• **ASSIGNMENT**:
Going through the entries below, tally the lines that hold the word "Mistral" and state the result alone.

▼▼▼

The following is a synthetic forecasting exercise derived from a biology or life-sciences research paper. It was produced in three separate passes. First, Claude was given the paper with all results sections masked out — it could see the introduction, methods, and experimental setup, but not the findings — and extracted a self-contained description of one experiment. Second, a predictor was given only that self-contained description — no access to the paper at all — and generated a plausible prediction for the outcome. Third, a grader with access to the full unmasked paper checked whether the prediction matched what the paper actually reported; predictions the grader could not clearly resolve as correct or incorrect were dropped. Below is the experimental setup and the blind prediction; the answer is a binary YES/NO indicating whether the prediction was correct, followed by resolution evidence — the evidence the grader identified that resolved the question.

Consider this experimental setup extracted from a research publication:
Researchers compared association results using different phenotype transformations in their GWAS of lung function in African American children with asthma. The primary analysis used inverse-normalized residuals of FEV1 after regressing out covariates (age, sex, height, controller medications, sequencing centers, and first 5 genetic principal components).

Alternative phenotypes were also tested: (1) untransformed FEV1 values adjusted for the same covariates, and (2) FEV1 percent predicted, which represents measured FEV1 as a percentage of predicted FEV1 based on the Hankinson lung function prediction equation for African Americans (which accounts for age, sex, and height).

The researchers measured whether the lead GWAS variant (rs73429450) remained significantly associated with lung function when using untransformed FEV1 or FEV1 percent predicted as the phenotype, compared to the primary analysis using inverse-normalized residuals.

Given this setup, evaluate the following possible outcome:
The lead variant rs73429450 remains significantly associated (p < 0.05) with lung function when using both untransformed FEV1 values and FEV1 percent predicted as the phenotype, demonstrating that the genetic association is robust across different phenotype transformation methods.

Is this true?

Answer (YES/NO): YES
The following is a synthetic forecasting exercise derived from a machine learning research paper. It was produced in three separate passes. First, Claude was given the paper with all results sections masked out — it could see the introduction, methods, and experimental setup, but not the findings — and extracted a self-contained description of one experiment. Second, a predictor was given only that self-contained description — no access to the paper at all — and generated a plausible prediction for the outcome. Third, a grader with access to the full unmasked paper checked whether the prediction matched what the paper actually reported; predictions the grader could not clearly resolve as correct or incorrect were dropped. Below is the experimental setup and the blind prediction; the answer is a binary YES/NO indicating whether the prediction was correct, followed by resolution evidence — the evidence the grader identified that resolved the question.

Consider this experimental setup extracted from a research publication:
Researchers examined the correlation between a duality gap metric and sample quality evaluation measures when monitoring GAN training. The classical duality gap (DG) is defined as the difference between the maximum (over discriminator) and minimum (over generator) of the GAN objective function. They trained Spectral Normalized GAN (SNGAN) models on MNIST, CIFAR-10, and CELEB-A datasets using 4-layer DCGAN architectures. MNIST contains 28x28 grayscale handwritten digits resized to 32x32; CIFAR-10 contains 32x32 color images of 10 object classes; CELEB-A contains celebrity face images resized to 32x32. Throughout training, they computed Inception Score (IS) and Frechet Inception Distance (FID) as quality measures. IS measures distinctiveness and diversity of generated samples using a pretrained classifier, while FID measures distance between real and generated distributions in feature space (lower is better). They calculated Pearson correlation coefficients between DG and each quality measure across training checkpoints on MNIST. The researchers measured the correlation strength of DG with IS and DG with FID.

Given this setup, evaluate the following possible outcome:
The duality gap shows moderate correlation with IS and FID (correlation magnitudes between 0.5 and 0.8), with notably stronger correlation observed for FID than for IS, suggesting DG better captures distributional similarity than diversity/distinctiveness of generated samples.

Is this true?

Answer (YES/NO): NO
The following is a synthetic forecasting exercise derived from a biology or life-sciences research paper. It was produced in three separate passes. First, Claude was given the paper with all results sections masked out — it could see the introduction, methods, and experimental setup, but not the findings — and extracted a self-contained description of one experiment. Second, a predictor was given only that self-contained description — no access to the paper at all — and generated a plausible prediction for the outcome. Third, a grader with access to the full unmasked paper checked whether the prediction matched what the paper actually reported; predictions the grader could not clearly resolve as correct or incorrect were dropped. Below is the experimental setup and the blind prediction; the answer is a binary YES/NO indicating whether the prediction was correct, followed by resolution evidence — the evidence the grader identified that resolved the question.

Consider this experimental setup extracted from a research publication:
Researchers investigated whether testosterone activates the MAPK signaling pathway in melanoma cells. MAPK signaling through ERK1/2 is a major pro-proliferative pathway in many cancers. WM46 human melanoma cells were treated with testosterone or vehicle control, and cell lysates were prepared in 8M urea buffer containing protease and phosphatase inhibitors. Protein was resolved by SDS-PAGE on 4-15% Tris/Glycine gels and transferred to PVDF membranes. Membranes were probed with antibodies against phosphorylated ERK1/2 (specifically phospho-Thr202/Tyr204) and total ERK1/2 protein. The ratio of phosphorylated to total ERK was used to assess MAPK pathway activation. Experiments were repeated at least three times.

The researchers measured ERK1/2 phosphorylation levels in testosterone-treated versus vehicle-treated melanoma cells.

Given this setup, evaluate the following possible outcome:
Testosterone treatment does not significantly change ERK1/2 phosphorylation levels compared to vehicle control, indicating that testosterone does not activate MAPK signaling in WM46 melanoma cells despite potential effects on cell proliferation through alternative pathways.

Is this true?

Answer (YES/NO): NO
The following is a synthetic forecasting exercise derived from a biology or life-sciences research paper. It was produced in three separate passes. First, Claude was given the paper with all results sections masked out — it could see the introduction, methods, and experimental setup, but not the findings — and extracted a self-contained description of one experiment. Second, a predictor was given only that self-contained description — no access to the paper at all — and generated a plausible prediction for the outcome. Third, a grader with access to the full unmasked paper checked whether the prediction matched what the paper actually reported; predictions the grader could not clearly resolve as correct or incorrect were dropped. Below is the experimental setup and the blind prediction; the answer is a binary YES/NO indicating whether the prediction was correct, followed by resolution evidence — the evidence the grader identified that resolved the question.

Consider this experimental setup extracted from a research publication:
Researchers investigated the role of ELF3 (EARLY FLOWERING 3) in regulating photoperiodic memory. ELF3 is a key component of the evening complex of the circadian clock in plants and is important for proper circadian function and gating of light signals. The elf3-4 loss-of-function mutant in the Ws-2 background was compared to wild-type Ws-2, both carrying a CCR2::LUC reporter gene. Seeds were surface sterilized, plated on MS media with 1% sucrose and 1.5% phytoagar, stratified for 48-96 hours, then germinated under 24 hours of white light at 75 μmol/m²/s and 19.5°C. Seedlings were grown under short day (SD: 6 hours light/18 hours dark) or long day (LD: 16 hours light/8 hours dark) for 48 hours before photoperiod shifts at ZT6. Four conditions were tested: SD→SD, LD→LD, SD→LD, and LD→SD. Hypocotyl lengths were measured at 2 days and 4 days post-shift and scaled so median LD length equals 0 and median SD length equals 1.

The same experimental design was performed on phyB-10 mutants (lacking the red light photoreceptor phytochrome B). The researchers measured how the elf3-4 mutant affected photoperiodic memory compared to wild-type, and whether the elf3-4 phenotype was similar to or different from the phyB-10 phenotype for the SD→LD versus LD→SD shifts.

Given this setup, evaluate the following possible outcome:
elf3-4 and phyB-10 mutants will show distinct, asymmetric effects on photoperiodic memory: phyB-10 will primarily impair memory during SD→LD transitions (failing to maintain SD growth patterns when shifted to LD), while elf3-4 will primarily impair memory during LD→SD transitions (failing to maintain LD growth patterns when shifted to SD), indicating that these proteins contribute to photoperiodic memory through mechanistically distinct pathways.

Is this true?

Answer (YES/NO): NO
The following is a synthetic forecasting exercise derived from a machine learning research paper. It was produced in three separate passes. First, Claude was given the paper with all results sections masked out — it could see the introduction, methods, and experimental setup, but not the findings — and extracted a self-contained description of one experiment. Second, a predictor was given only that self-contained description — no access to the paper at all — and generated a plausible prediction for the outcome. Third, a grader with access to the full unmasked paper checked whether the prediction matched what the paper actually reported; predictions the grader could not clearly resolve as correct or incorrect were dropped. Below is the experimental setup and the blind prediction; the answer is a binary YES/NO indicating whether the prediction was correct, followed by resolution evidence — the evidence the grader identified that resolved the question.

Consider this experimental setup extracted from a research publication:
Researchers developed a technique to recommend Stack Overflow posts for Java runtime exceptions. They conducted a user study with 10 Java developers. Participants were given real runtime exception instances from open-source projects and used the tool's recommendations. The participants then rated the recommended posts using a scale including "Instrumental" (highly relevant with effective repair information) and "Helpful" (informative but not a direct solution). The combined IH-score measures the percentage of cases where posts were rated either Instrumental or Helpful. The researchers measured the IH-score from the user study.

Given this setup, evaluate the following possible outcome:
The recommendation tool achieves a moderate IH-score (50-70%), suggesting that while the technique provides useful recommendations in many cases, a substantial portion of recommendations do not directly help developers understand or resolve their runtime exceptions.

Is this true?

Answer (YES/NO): NO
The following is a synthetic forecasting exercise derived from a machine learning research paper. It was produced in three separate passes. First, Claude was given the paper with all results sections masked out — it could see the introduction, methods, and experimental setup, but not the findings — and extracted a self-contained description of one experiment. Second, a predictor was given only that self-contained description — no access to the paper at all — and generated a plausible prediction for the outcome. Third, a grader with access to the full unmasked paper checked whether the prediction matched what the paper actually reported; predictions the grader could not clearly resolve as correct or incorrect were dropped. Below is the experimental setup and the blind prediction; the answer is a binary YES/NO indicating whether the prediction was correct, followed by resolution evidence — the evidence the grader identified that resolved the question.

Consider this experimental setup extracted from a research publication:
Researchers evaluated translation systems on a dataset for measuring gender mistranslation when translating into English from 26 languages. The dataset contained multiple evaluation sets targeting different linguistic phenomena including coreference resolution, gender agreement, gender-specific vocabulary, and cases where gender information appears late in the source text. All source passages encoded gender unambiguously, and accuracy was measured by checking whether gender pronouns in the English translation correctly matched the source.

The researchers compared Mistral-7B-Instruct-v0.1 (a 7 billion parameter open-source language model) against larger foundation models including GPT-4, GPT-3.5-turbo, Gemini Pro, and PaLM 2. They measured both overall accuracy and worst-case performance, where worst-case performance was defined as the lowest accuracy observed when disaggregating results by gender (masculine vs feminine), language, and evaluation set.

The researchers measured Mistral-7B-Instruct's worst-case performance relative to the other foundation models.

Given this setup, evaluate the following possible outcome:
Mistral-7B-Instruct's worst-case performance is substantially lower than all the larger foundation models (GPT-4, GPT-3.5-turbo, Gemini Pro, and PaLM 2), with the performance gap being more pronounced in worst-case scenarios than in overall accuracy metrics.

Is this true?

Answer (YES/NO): YES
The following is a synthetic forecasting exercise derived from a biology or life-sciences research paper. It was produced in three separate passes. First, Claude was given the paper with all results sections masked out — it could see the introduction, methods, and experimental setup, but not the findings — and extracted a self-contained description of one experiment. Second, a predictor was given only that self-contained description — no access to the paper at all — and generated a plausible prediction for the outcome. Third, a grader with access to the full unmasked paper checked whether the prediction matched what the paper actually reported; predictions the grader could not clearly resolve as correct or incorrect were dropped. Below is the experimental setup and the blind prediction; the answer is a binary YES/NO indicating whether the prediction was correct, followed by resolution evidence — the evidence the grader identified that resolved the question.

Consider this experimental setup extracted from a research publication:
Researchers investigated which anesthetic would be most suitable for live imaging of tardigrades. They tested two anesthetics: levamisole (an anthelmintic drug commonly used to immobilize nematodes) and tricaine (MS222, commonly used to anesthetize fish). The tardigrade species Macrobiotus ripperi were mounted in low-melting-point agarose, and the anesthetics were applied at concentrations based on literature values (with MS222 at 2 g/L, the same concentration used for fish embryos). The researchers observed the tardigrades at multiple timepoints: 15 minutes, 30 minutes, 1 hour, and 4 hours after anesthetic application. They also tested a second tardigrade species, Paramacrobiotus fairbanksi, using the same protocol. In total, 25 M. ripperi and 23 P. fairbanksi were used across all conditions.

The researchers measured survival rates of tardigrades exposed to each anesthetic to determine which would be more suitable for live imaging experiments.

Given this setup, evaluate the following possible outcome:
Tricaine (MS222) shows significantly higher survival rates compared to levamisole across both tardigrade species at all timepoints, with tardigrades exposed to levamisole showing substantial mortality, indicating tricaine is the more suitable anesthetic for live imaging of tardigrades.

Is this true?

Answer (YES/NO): NO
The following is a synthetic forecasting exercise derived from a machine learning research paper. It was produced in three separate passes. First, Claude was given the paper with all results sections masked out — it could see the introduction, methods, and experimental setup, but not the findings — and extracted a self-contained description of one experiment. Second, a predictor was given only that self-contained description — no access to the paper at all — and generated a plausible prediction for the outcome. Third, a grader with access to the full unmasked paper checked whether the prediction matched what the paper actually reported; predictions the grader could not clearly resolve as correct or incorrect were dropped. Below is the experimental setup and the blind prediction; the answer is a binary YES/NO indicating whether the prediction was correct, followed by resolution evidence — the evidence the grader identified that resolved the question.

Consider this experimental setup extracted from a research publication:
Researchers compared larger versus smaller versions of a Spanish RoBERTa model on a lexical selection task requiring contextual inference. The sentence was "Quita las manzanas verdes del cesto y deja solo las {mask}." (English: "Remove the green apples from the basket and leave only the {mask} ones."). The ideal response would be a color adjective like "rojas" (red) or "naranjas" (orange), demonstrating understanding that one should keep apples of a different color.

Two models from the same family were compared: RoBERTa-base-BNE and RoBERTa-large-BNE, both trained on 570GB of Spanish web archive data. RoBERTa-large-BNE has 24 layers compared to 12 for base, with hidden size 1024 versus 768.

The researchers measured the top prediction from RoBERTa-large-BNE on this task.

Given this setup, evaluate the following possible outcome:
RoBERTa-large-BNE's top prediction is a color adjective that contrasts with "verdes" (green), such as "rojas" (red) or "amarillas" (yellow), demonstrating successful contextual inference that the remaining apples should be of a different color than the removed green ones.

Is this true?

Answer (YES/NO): NO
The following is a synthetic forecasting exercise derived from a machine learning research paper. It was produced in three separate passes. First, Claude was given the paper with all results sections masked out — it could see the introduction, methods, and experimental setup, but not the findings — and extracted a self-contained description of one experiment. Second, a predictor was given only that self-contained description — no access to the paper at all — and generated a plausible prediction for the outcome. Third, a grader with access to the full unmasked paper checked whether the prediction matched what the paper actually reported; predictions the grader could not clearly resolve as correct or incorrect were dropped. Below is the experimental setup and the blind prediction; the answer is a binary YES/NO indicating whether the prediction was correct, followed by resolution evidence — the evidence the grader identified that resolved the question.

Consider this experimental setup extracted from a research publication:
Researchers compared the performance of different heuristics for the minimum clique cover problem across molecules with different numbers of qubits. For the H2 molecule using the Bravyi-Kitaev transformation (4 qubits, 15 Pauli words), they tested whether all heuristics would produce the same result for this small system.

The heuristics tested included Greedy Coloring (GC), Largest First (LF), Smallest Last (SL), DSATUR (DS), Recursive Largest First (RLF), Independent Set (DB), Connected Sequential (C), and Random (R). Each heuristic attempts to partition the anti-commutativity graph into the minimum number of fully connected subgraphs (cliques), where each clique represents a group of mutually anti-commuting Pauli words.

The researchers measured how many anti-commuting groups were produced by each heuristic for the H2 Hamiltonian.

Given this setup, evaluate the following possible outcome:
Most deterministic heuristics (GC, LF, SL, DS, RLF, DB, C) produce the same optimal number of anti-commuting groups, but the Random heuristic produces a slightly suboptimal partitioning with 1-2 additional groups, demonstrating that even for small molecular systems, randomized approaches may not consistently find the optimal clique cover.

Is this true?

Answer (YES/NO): NO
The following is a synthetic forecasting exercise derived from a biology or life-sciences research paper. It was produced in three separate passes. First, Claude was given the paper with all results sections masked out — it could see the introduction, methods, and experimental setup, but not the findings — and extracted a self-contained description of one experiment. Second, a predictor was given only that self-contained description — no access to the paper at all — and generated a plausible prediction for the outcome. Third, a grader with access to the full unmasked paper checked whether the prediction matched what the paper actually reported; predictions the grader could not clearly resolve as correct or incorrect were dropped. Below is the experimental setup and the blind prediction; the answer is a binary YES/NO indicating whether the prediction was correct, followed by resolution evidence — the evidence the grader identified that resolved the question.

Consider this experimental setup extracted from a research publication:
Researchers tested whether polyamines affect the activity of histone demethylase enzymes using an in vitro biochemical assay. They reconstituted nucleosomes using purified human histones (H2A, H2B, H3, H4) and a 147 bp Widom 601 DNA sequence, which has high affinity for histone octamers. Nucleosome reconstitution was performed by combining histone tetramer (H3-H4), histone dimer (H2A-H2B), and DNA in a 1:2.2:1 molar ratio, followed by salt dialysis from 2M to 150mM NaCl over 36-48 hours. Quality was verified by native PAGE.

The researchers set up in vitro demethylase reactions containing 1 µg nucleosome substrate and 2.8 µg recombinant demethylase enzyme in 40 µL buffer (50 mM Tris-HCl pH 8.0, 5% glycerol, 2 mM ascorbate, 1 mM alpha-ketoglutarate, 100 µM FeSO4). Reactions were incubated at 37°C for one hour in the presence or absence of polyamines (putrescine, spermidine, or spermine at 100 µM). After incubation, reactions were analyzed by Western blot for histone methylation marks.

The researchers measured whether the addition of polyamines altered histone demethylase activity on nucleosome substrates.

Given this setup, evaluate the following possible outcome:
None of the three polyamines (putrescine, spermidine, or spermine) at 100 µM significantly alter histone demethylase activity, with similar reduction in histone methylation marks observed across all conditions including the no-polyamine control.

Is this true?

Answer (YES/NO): NO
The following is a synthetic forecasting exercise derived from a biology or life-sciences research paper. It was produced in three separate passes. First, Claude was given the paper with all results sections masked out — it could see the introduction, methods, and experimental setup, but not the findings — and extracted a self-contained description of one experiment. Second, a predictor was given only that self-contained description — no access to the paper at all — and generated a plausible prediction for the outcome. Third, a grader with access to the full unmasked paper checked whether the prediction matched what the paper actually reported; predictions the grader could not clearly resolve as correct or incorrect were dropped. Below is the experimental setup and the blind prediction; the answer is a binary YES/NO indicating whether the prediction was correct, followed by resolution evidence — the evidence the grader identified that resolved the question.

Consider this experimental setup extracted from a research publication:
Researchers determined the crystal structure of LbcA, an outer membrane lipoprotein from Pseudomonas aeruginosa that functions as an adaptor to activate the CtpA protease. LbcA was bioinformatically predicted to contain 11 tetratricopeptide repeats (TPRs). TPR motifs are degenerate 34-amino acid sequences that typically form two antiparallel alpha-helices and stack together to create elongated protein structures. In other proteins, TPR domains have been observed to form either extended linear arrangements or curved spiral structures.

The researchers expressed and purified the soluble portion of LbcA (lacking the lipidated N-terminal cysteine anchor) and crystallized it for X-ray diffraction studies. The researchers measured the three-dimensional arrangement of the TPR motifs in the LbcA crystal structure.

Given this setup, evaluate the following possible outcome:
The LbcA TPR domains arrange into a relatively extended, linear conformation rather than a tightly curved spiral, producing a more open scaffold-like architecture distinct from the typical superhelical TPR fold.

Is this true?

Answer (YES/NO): NO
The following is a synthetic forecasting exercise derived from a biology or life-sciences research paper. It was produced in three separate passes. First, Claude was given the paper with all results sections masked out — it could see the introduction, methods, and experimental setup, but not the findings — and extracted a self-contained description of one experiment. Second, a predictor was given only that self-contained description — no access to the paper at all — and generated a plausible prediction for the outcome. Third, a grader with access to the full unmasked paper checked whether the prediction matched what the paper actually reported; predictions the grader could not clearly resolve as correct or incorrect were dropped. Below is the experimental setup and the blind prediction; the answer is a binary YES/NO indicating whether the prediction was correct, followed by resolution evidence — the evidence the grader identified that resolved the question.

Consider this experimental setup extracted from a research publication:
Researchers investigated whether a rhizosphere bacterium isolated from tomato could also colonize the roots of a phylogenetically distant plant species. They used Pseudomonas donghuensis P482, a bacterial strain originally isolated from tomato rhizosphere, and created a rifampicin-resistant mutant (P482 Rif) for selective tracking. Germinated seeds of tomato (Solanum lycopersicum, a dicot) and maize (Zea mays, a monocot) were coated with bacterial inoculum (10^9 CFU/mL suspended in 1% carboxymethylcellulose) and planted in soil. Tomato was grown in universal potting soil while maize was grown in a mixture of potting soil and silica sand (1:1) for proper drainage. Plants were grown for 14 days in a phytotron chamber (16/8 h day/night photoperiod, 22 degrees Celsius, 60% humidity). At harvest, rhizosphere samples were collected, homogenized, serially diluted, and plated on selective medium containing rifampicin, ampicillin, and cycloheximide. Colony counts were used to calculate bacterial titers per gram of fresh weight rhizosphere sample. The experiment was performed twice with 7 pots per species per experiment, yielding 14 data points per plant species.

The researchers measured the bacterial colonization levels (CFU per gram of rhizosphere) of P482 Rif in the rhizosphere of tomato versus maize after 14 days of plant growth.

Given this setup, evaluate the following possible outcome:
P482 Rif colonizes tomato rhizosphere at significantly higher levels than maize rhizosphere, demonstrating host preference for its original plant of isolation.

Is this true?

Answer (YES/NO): YES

▲▲▲

• **SOLUTION FOR THIS EXERCISE**:
3